Fakta menarik bahwa baik serangan jantung dan stroke berbagi faktor risiko utama yang sama, menjadikan kita berpikir bahwa angka-angka statistik kejadian stroke dan serangan jantung menyembunyikan bom waktu yang dapat meledak sewaktu-waktu. Sangat mungkin populasi yang berisiko terkena salah satu atau kedua penyakit mematikan tersebut, masih tampak “ sehat-sehat” saja.
Sekitar 20% dari kejadian stroke melibatkan penyempitan pembuluh darah karotis yang merupakan saluran utama aliran darah ke otak. Walaupun peran medikamentosa dalam pencegahan kejadian serebrovaskular merupakan aspek yang penting, namun teknik revaskularisasi saat ini makin berkembang merupakan langkah agresif untuk mengatasi masalah akibat stenosis arteri karotis tersebut.

- Tujuan Tugas:
Tuliskan lanjutan teks tentang stroke, dimulai tepat setelah kalimat terakhirnya. Daftar di bawah ini tidak berhubungan dengan teks tentang stroke.

- Data Mentah:
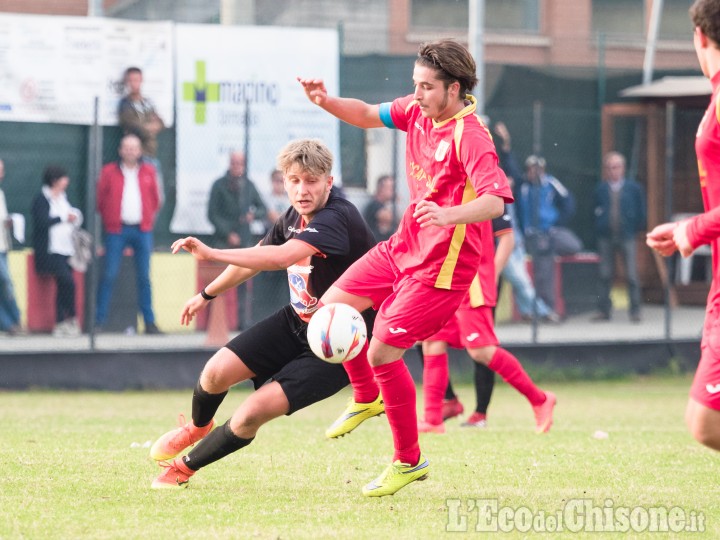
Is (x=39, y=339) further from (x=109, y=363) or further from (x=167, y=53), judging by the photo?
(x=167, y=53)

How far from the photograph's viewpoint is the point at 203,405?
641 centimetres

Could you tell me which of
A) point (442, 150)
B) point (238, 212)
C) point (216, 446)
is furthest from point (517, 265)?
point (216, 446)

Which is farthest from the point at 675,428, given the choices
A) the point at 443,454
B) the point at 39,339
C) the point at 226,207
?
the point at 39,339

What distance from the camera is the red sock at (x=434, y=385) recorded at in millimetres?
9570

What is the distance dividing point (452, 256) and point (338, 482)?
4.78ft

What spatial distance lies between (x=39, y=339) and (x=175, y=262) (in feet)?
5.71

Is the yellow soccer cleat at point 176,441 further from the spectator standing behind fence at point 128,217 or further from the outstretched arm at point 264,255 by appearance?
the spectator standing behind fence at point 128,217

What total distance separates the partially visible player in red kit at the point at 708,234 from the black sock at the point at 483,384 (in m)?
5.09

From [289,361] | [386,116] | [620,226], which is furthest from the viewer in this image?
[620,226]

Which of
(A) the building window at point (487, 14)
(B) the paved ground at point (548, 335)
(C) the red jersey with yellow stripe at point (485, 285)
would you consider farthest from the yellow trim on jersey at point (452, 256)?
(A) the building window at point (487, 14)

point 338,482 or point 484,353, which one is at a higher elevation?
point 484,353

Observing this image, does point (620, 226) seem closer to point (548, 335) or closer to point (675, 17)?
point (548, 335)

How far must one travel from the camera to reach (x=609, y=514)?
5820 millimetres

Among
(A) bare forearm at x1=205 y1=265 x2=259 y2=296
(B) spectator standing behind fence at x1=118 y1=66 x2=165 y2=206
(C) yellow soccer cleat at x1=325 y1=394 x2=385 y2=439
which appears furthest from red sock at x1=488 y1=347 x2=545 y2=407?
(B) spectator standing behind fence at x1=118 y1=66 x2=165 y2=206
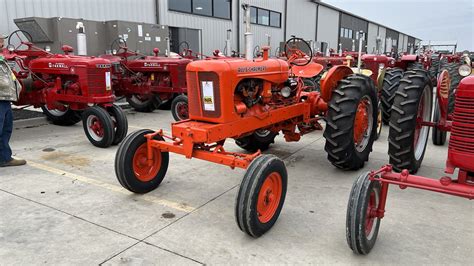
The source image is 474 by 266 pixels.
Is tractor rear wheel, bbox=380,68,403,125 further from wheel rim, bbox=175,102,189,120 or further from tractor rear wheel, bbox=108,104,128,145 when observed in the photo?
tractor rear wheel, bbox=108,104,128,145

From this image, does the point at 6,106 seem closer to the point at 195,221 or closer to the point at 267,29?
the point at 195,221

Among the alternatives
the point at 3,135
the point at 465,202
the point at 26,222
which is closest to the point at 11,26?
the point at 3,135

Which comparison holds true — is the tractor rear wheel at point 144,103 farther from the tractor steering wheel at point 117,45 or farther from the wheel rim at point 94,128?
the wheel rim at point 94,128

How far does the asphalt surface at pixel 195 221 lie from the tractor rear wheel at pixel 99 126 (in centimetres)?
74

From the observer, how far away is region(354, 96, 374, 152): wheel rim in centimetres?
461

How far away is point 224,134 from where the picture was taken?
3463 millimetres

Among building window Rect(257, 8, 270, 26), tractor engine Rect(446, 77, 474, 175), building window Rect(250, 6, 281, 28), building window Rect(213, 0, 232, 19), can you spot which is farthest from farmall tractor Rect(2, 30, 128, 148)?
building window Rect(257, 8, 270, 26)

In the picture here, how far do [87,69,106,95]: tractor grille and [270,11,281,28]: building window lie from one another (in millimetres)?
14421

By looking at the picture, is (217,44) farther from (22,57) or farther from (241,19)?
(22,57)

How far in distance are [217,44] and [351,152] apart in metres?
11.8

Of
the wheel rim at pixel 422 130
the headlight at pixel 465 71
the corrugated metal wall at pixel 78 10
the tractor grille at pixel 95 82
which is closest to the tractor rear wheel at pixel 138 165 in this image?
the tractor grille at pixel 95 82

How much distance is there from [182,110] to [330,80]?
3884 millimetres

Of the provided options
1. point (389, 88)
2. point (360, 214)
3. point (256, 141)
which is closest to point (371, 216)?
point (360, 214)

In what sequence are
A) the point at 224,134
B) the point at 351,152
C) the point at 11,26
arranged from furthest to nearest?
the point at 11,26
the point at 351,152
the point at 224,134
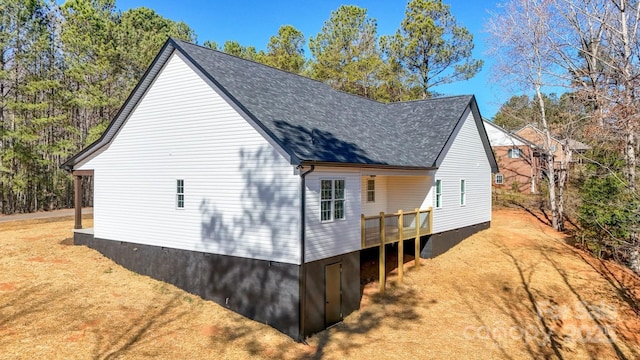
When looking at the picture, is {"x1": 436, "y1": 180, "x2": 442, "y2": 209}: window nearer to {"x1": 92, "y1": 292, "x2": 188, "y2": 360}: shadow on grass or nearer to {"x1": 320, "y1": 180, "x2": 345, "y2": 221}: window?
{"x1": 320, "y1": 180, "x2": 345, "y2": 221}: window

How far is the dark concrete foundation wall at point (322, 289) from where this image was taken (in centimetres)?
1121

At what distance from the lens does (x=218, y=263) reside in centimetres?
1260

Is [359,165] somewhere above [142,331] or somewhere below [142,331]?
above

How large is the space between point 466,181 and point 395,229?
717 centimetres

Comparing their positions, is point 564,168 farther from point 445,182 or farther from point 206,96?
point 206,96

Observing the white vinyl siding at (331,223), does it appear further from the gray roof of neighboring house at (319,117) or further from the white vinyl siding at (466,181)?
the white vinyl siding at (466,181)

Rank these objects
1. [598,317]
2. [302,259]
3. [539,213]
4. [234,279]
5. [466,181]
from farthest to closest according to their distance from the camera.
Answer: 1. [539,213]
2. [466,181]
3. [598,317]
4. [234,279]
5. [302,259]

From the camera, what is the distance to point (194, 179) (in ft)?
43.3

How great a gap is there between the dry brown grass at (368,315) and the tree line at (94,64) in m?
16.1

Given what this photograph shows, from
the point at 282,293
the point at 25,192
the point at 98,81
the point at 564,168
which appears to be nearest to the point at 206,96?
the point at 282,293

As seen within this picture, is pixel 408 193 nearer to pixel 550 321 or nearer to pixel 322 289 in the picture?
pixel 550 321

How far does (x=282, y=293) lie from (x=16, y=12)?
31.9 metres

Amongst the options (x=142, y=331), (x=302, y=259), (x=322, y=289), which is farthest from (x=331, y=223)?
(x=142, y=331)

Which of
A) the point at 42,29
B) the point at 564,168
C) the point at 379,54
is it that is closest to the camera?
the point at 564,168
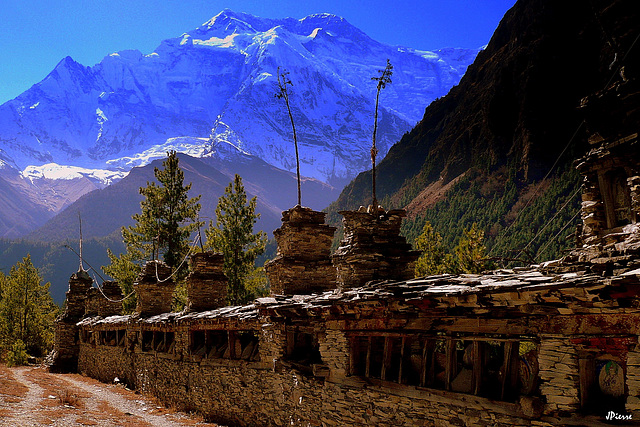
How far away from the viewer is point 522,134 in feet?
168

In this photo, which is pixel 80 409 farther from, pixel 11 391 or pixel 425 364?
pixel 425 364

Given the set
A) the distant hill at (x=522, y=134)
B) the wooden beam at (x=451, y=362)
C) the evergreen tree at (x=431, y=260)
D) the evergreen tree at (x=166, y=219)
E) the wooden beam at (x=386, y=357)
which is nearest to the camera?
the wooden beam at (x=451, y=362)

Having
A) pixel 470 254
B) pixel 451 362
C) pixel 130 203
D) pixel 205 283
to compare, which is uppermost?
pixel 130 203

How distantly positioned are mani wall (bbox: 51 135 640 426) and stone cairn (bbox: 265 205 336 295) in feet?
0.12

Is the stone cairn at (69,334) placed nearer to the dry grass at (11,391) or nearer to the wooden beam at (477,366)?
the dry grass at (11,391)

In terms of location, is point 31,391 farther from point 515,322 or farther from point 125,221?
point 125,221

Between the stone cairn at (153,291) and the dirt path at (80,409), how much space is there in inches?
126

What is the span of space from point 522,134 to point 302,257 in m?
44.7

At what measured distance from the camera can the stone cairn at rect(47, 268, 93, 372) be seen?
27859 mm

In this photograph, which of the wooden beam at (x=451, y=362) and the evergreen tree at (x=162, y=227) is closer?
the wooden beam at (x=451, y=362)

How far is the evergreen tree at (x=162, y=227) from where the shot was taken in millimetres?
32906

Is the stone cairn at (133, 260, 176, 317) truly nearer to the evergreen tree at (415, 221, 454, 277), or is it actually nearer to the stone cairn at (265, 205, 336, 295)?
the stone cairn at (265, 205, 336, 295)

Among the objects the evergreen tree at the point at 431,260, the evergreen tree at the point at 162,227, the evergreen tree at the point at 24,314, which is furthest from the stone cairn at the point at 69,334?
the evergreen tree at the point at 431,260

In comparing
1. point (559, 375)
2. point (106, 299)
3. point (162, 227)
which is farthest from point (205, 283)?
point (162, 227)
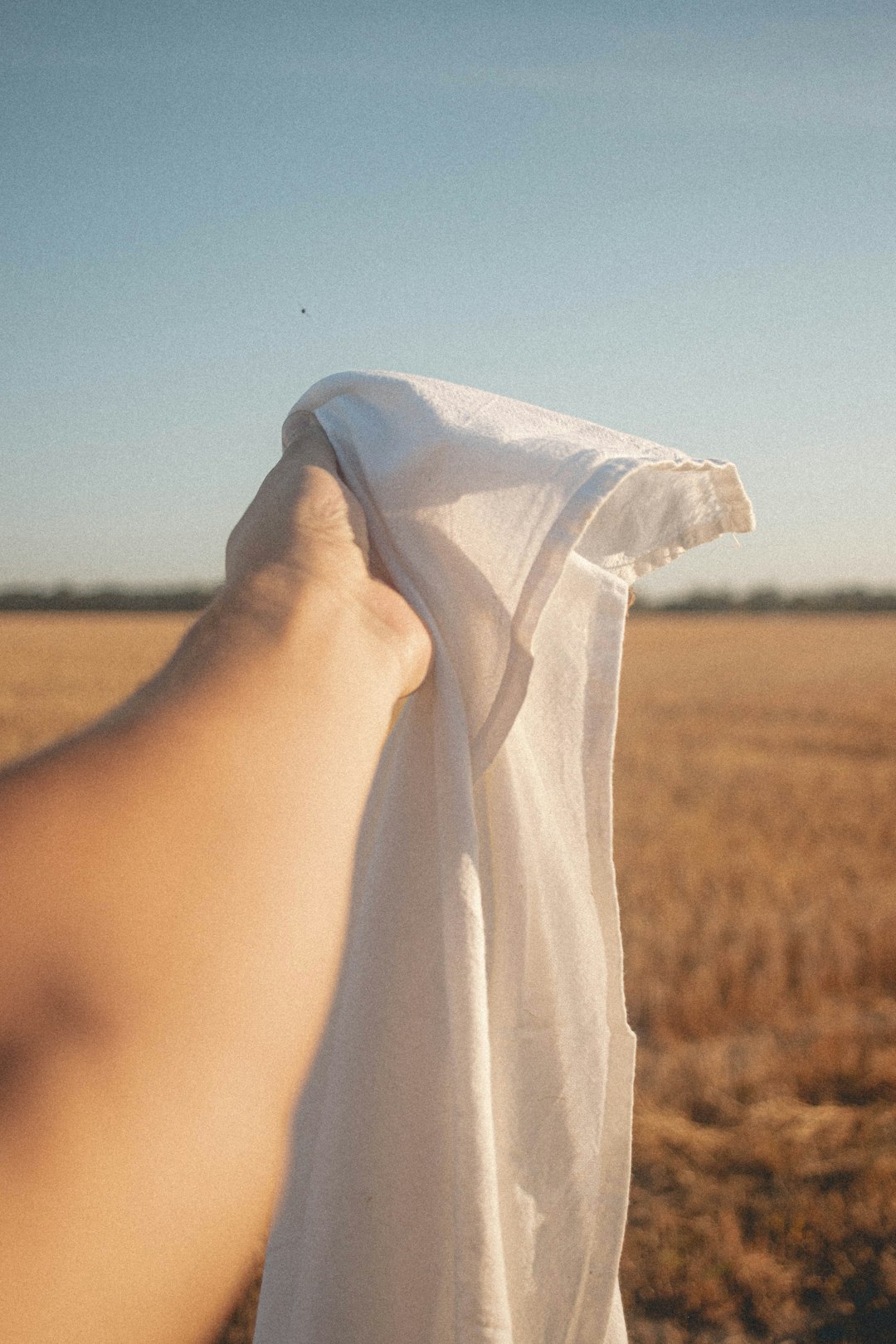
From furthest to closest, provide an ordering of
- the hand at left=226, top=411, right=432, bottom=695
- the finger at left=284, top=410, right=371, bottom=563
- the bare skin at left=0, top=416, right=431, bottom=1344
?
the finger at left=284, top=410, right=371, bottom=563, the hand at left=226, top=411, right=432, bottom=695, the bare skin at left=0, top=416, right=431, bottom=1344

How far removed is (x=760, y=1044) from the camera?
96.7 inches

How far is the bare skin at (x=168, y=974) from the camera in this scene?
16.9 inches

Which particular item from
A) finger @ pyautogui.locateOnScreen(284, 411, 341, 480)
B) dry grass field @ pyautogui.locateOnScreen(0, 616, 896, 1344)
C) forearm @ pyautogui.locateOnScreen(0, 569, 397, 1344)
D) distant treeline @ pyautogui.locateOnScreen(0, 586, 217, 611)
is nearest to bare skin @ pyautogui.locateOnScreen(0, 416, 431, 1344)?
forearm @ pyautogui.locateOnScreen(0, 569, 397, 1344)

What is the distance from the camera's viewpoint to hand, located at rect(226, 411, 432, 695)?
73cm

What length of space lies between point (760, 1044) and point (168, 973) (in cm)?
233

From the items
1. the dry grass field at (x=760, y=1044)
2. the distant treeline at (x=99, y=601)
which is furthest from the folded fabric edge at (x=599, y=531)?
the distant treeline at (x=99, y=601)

- Hasil Tugas:
REVASKULARISASI KAROTIS dan PREVENSI STROKE
 
Revaskularisasi pada stenosis arteri karotis dapat dilakukan dengan dua cara, yaitu Endarterektomi (Carotid Endarterectomy-CEA) dan stenting arteri karotis (Carotid Artery Stenting-CAS. Cara ini menggunakan kateter untuk mengantarkan balon yang dikembangkan untuk melebarkan penyempitan lumen arteri karotis, dan patensinya dipertahankan dengan stent. Prosedur CAS ini juga menggunakan aplikasi filter untuk mencegah serpihan plak akibat prosedur agar tidak sampai menyumbat arteri serebral.
 
Indikasi CAS diantaranya adalah plak arteri karotis yang simtomatis dengan risiko tinggi komplikasi bila dilakukan CEA. SAPPHIRE trial menunjukkan CAS non-inferior dibandingkan dengan CEA dalam hal mortalitas dan terjadinya stroke 30 hari hingga 1 tahun pasca prosedur. Oleh sebeb itu, CAS direkomendasikan sebagai alternatif CEA bila dilakukan oleh operator dan tim yang berpengalaman.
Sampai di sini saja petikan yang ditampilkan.